Last month, my trading agent ran for 18 hours unsupervised.

It opened positions at market open, adjusted stops at three checkpoints, and filed a structured journal entry at each one. It handled a partial fill, a cancelled order, and a circuit breaker event. It sent me an iMessage when it needed a decision and stayed quiet when it didn't.

It didn't hallucinate. It didn't spiral. It didn't destroy my portfolio.

Here's what made that possible: it wasn't the model. It wasn't even the prompt.

It was the harness.

What a Harness Actually Is

Ask ten AI developers what a harness is and nine will say 'a testing framework.' That's not what I mean.

A harness — in the agentic sense — is the verification and safety layer that sits around your agent. It's the difference between an agent that can do something and one that reliably does it, survives edge cases, and fails safely when it breaks.

"A harness is not the agent. It's the environment the agent runs in. — Anthropic Engineering"

Nobody teaches this. There are a hundred courses on prompt engineering. Zero courses on harness design. And yet every serious production agent system lives or dies by it.

The environment the agent runs in
The environment the agent runs in — not the agent itself

The 5 Components of a Real Harness

The 5-component stack

Snapshot + rollback Before every action
Dry-run mode Before going live
Schema validation Every LLM output
Structured audit logging Every decision
Circuit breakers 7 in my live system

1. Snapshot and rollback.

Before the agent acts, take a snapshot of state. If the action fails, roll back cleanly. In my trading system, every checkpoint writes a state file before touching positions. If the script crashes mid-run, the next checkpoint reads the last clean state and continues. No phantom positions, no double-fills.

2. Dry-run mode.

Every production action should have a dry-run equivalent. My system has DRY_RUN=1 as a gate on every order submission. I run dry-run for a full trading day before flipping live. The agent behaves identically — logs everything, makes every decision — but hits a wall before it reaches the brokerage API.

3. Schema validation.

If your agent returns JSON, validate the schema before you act on it. An agent that returns {"action": "buy", "size": null} should fail loudly at the validation layer, not silently at the execution layer. Silent failures are the worst kind — they succeed by doing nothing.

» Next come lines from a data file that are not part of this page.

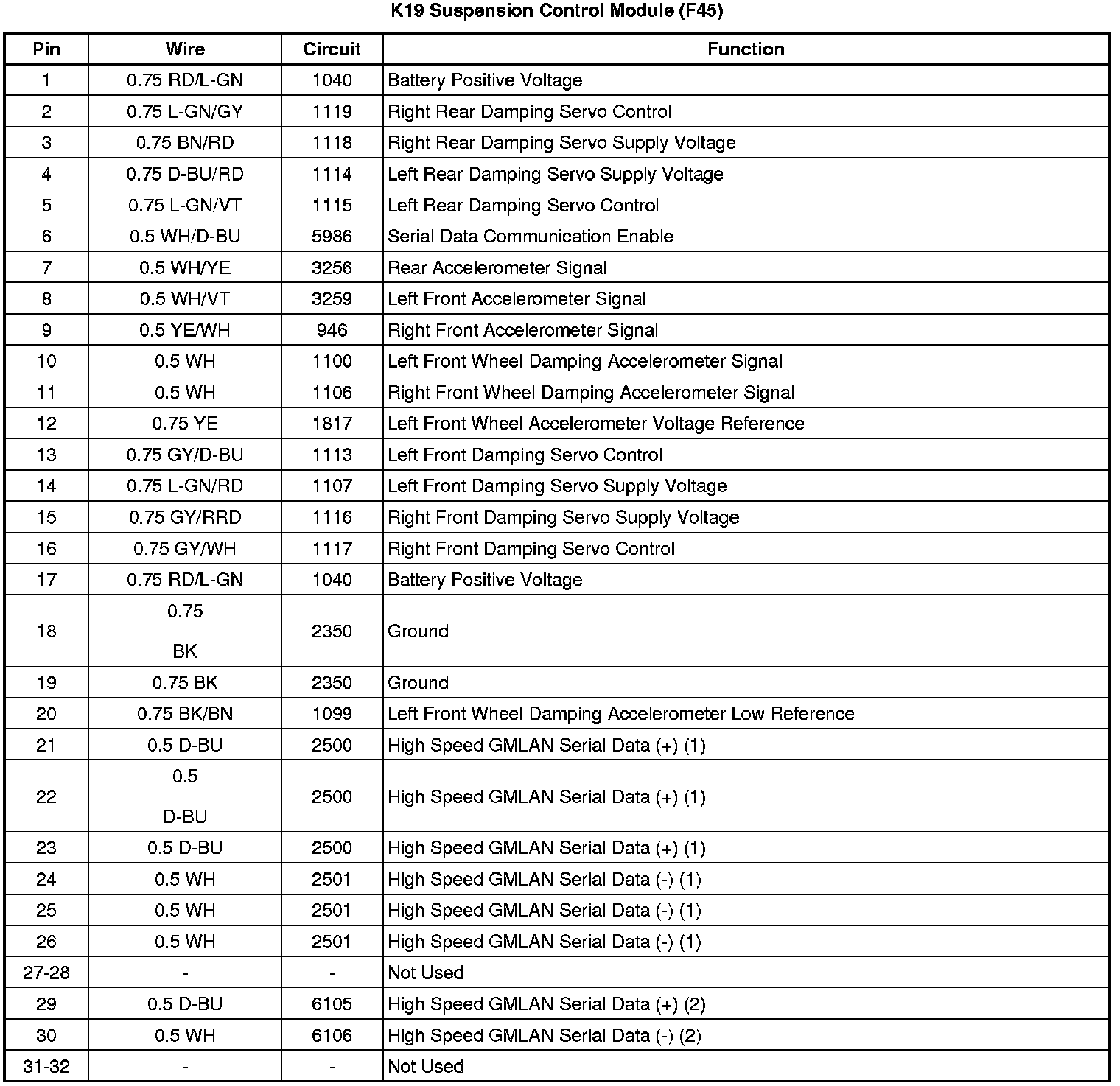 K19 Suspension Control Module (F45)

| Pin | Wire | Circuit | Function |
|---|---|---|---|
| 1 | 0.75 RD/L-GN | 1040 | Battery Positive Voltage |
| 2 | 0.75 L-GN/GY | 1119 | Right Rear Damping Servo Control |
| 3 | 0.75 BN/RD | 1118 | Right Rear Damping Servo Supply Voltage |
| 4 | 0.75 D-BU/RD | 1114 | Left Rear Damping Servo Supply Voltage |
| 5 | 0.75 L-GN/VT | 1115 | Left Rear Damping Servo Control |
| 6 | 0.5 WH/D-BU | 5986 | Serial Data Communication Enable |
| 7 | 0.5 WH/YE | 3256 | Rear Accelerometer Signal |
| 8 | 0.5 WH/VT | 3259 | Left Front Accelerometer Signal |
| 9 | 0.5 YE/WH | 946 | Right Front Accelerometer Signal |
| 10 | 0.5 WH | 1100 | Left Front Wheel Damping Accelerometer Signal |
| 11 | 0.5 WH | 1106 | Right Front Wheel Damping Accelerometer Signal |
| 12 | 0.75 YE | 1817 | Left Front Wheel Accelerometer Voltage Reference |
| 13 | 0.75 GY/D-BU | 1113 | Left Front Damping Servo Control |
| 14 | 0.75 L-GN/RD | 1107 | Left Front Damping Servo Supply Voltage |
| 15 | 0.75 GY/RRD | 1116 | Right Front Damping Servo Supply Voltage |
| 16 | 0.75 GY/WH | 1117 | Right Front Damping Servo Control |
| 17 | 0.75 RD/L-GN | 1040 | Battery Positive Voltage |
| 18 | 0.75 BK | 2350 | Ground |
| 19 | 0.75 BK | 2350 | Ground |
| 20 | 0.75 BK/BN | 1099 | Left Front Wheel Damping Accelerometer Low Reference |
| 21 | 0.5 D-BU | 2500 | High Speed GMLAN Serial Data (+) (1) |
| 22 | 0.5 D-BU | 2500 | High Speed GMLAN Serial Data (+) (1) |
| 23 | 0.5 D-BU | 2500 | High Speed GMLAN Serial Data (+) (1) |
| 24 | 0.5 WH | 2501 | High Speed GMLAN Serial Data (-) (1) |
| 25 | 0.5 WH | 2501 | High Speed GMLAN Serial Data (-) (1) |
| 26 | 0.5 WH | 2501 | High Speed GMLAN Serial Data (-) (1) |
| 27-28 | - | - | Not Used |
| 29 | 0.5 D-BU | 6105 | High Speed GMLAN Serial Data (+) (2) |
| 30 | 0.5 WH | 6106 | High Speed GMLAN Serial Data (-) (2) |
| 31-32 | - | - | Not Used |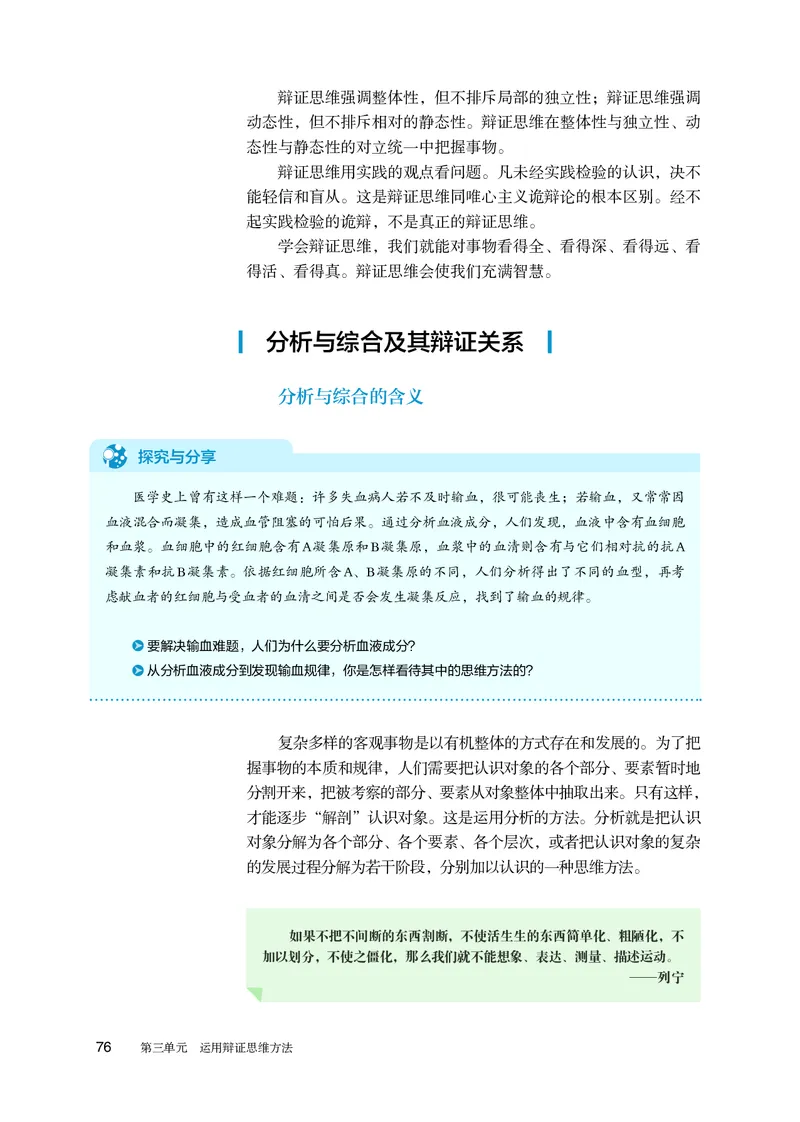 辩证思维强调整体性，但不排斥局部的独立性；辩证思维强调动态性，但不排斥相对的静态性。辩证思维在整体性与独立性、动态性与静态性的对立统一中把握事物。

辩证思维用实践的观点看问题。凡未经实践检验的认识，决不能轻信和盲从。这是辩证思维同唯心主义诡辩论的根本区别。经不起实践检验的诡辩，不是真正的辩证思维。

学会辩证思维，我们就能对事物看得全、看得深、看得远、看得活、看得真。辩证思维会使我们充满智慧。

分析与综合及其辩证关系

分析与综合的含义

探究与分享

医学史上曾有这样一个难题：许多失血病人若不及时输血，很可能丧生；若输血，又常常因血液混合而凝集，造成血管阻塞的可怕后果。通过分析血液成分，人们发现，血液中含有血细胞和血浆。血细胞中的红细胞含有A凝集原和B凝集原，血浆中的血清则含有与它们相对抗的抗A凝集素和抗B凝集素。依据红细胞所含A、B凝集原的不同，人们分析得出了不同的血型，再考虑献血者的红细胞与受血者的血清之间是否会发生凝集反应，找到了输血的规律。

要解决输血难题，人们为什么要分析血液成分？
从分析血液成分到发现输血规律，你是怎样看待其中的思维方法的？

复杂多样的客观事物是以有机整体的方式存在和发展的。为了把握事物的本质和规律，人们需要把认识对象的各个部分、要素暂时地分割开来，把被考察的部分、要素从对象整体中抽取出来。只有这样，才能逐步“解剖”认识对象。这是运用分析的方法。分析就是把认识对象分解为各个部分、各个要素、各个层次，或者把认识对象的复杂的发展过程分解为若干阶段，分别加以认识的一种思维方法。

如果不把不间断的东西割断，不使活生生的东西简单化、粗陋化，不加以划分，不使之僵化，那么我们就不能想象、表达、测量、描述运动。
——列宁

76 第三单元 运用辩证思维方法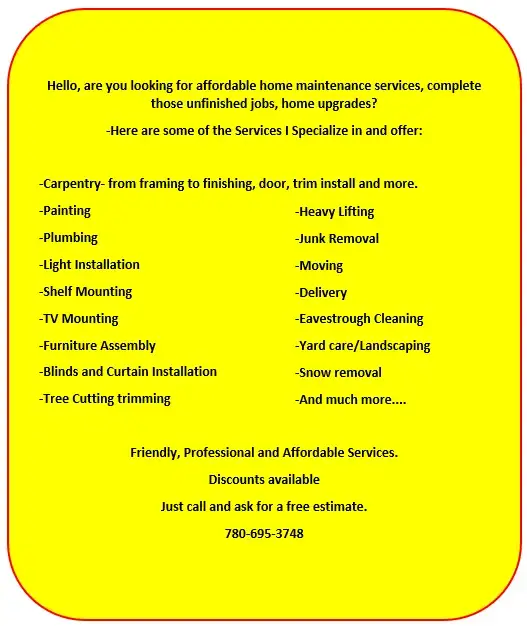 Hello, are you looking for affordable home maintenance services, complete those unfinished jobs, home upgrades?

-Here are some of the Services I Specialize in and offer:

-Carpentry- from framing to finishing, door, trim install and more.

-Painting

-Plumbing

-Light Installation

-Shelf Mounting

-TV Mounting

-Furniture Assembly

-Blinds and Curtain Installation

-Tree Cutting trimming

-Heavy Lifting

-Junk Removal

-Moving

-Delivery

-Eavestrough Cleaning

-Yard care/Landscaping

-Snow removal

-And much more....

Friendly, Professional and Affordable Services.

Discounts available

Just call and ask for a free estimate.

780-695-3748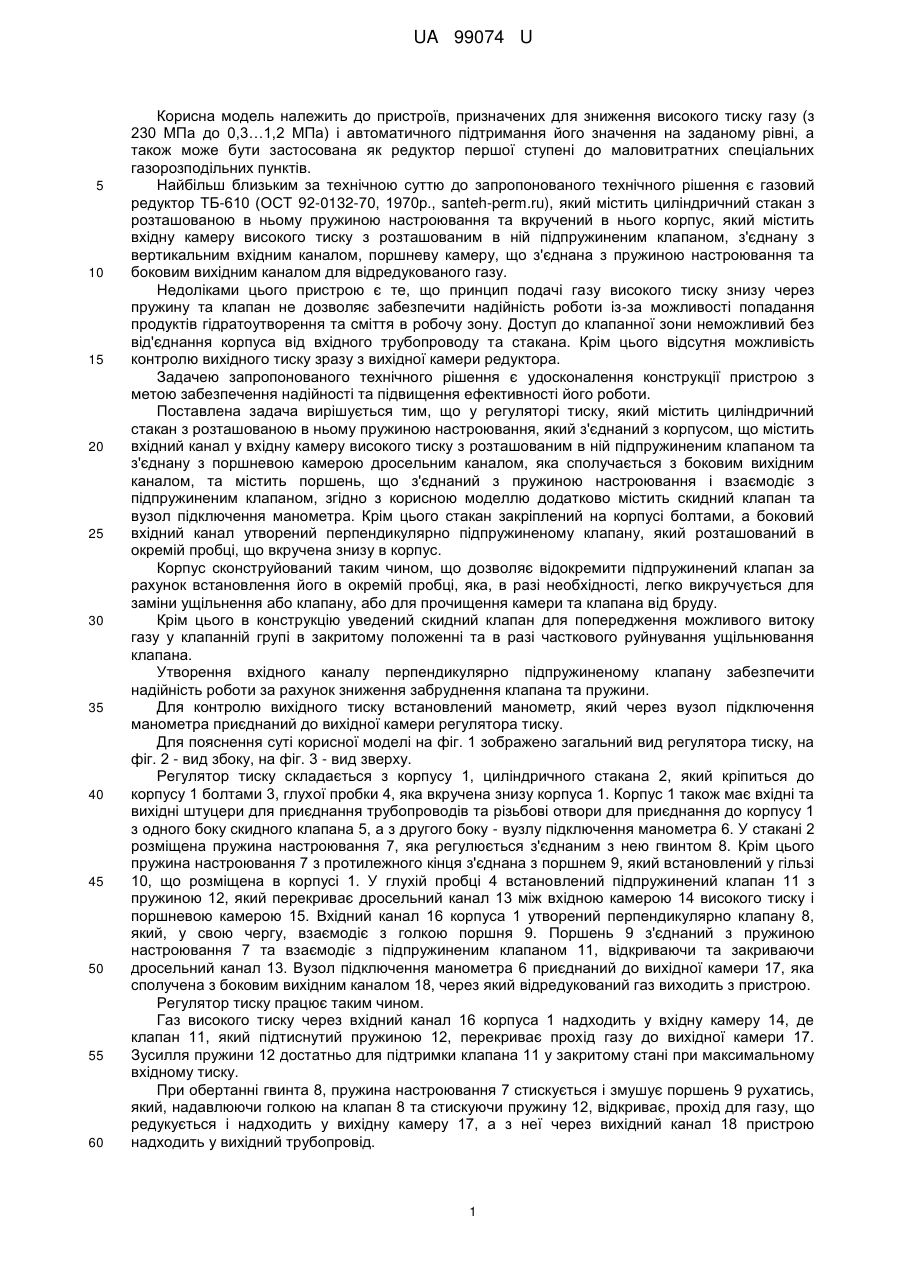 UA 99074 U

Корисна модель належить до пристроїв, призначених для зниження високого тиску газу (з 230 МПа до 0,3…1,2 МПа) і автоматичного підтримання його значення на заданому рівні, а також може бути застосована як редуктор першої ступені до маловитратних спеціальних газорозподільних пунктів.

5 Найбільш близьким за технічною суттю до запропонованого технічного рішення є газовий редуктор ТБ-610 (ОСТ 92-0132-70, 1970р., santeh-perm.ru), який містить циліндричний стакан з розташованою в ньому пружиною настроювання та вкручений в нього корпус, який містить вхідну камеру високого тиску з розташованим в ній підпружиненим клапаном, з'єднану з вертикальним вхідним каналом, поршневу камеру, що з'єднана з пружиною настроювання та
10 боковим вихідним каналом для відредукованого газу.

Недоліками цього пристрою є те, що принцип подачі газу високого тиску знизу через пружину та клапан не дозволяє забезпечити надійність роботи із-за можливості попадання продуктів гідратоутворення та сміття в робочу зону. Доступ до клапанної зони неможливий без від'єднання корпуса від вхідного трубопроводу та стакана. Крім цього відсутня можливість
15 контролю вихідного тиску зразу з вихідної камери редуктора.

Задачею запропонованого технічного рішення є удосконалення конструкції пристрою з метою забезпечення надійності та підвищення ефективності його роботи.

Поставлена задача вирішується тим, що у регуляторі тиску, який містить циліндричний стакан з розташованою в ньому пружиною настроювання, який з'єднаний з корпусом, що містить
20 вхідний канал у вхідну камеру високого тиску з розташованим в ній підпружиненим клапаном та з'єднану з поршневою камерою дросельним каналом, яка сполучається з боковим вихідним каналом, та містить поршень, що з'єднаний з пружиною настроювання і взаємодіє з підпружиненим клапаном, згідно з корисною моделлю додатково містить скидний клапан та вузол підключення манометра. Крім цього стакан закріплений на корпусі болтами, а боковий
25 вхідний канал утворений перпендикулярно підпружиненому клапану, який розташований в окремій пробці, що вкручена знизу в корпус.

Корпус сконструйований таким чином, що дозволяє відокремити підпружинений клапан за рахунок встановлення його в окремій пробці, яка, в разі необхідності, легко викручується для заміни ущільнення або клапану, або для прочищення камери та клапана від бруду.
30 Крім цього в конструкцію уведений скидний клапан для попередження можливого витоку газу у клапанній групі в закритому положенні та в разі часткового руйнування ущільнювання клапана.

Утворення вхідного каналу перпендикулярно підпружиненому клапану забезпечити надійність роботи за рахунок зниження забруднення клапана та пружини.
35 Для контролю вихідного тиску встановлений манометр, який через вузол підключення манометра приєднаний до вихідної камери регулятора тиску.

Для пояснення суті корисної моделі на фіг. 1 зображено загальний вид регулятора тиску, на фіг. 2 - вид збоку, на фіг. 3 - вид зверху.

Регулятор тиску складається з корпусу 1, циліндричного стакана 2, який кріпиться до
40 корпусу 1 болтами 3, глухої пробки 4, яка вкручена знизу корпуса 1. Корпус 1 також має вхідні та вихідні штуцери для приєднання трубопроводів та різьбові отвори для приєднання до корпусу 1 з одного боку скидного клапана 5, а з другого боку - вузлу підключення манометра 6. У стакані 2 розміщена пружина настроювання 7, яка регулюється з'єднаним з нею гвинтом 8. Крім цього пружина настроювання 7 з протилежного кінця з'єднана з поршнем 9, який встановлений у гільзі
45 10, що розміщена в корпусі 1. У глухій пробці 4 встановлений підпружинений клапан 11 з пружиною 12, який перекриває дросельний канал 13 між вхідною камерою 14 високого тиску і поршневою камерою 15. Вхідний канал 16 корпуса 1 утворений перпендикулярно клапану 8, який, у свою чергу, взаємодіє з голкою поршня 9. Поршень 9 з'єднаний з пружиною настроювання 7 та взаємодіє з підпружиненим клапаном 11, відкриваючи та закриваючи
50 дросельний канал 13. Вузол підключення манометра 6 приєднаний до вихідної камери 17, яка сполучена з боковим вихідним каналом 18, через який відредукований газ виходить з пристрою.

Регулятор тиску працює таким чином.

Газ високого тиску через вхідний канал 16 корпуса 1 надходить у вхідну камеру 14, де клапан 11, який підтиснутий пружиною 12, перекриває прохід газу до вихідної камери 17.
55 Зусилля пружини 12 достатньо для підтримки клапана 11 у закритому стані при максимальному вхідному тиску.

При обертанні гвинта 8, пружина настроювання 7 стискується і змушує поршень 9 рухатись, який, надавлюючи голкою на клапан 8 та стискуючи пружину 12, відкриває, прохід для газу, що редукується і надходить у вихідну камеру 17, а з неї через вихідний канал 18 пристрою
60 надходить у вихідний трубопровід.

1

4. Structured audit logging.

Every agent decision should be logged with: timestamp, inputs considered, decision made, action taken, outcome observed. Not for debugging — for trust. The only way to let an agent run unsupervised is to be able to reconstruct exactly what it did and why. Without this, you're flying blind.

5. Circuit breakers.

Know in advance what constitutes an unacceptable state. Consecutive losses above a threshold. An API that stops responding. A position that crosses a hard stop. Build the circuit breaker before you need it. My system has seven of them. They've all fired at least once.

Infrastructure for trust
Infrastructure for trust — the audit trail that makes unsupervised agents possible

Why This Is a Career Skill, Not Just a Best Practice

Here is the talent gap that's about to matter enormously.

Every company is deploying agents. Most of those agents will fail in production — not because the model is bad, but because the harness doesn't exist. The agent works in the demo. It works on the test cases. It breaks at 3am on a Tuesday when an API returns a malformed response and nobody is watching.

"The engineer who can build reliable harnesses — who thinks in circuit breakers and rollbacks before they think in prompts — is the engineer every serious team needs right now."

This skill has no job title yet. It will.

The closest frame I have for it: harness engineering is what makes the difference between an agent that runs and an agent that runs in production. That gap is not small. That gap is the entire value proposition of deploying agents at all.

Where to Start

Build a harness for the smallest agent you have. Add one thing:

  • A dry-run flag that does everything except the irreversible action.
  • A state file that records what happened before the next run starts.
  • A schema check on every LLM output before you act on it.

You don't need all five components on day one. You need one, running, in production, before the agent breaks.

Because it will break.

"The question is whether you're ready when it does."